The Mekong Migration Network yesterday ended a three-day symposium by urging countries in the Mekong basin to provide migrant workers with sufficient legal protections and to improve their working and living conditions.
The network brought together 72 representatives of governments, academic institutions, INGOs, NGOs and migrant groups from Cambodia, Laos, Myanmar, Thailand, Vietnam and Yunnan province of China, to share perspectives on how migrants and host communities can live together.
“Although migration is not a new phenomenon in the Mekong region, migrant communities and host communities have lived side by side but not together for many decades,” the group said in a statement issued after the symposium.
“Every day, equality and rights are being tied to immigration documents and denied to those who do not have these documents. All human beings are entitled to human rights; they cannot be denied on the basis of immigration status.”

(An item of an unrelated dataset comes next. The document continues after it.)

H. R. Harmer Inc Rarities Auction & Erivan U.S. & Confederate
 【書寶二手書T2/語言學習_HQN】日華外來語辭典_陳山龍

A migrant worker at the meeting said the vast majority of migrants do not receive the legal minimum wage and suffer humiliation due to negative stereotyping of migrants.
Current living and working conditions – particularly a lack of enforcement of labour protections; dangerous working conditions; and exclusion from social services – are creating barriers between migrants and host communities.
The symposium yesterday recommended the governments in the six riparian states of the Mekong set up a regional committee to oversee the working and living conditions of migrants and to ensure that all workers in all sectors are protected under national and international labour standards.
The governments should enforce employer compliance with labour protection laws and employment contracts, and sanction employers who persistently disregard or abuse the laws, it said.
The symposium suggested Asean support its own Standard Education Qualifications to raise awareness about portable educational qualifications and to develop recommendations for mutual recognition of qualifications.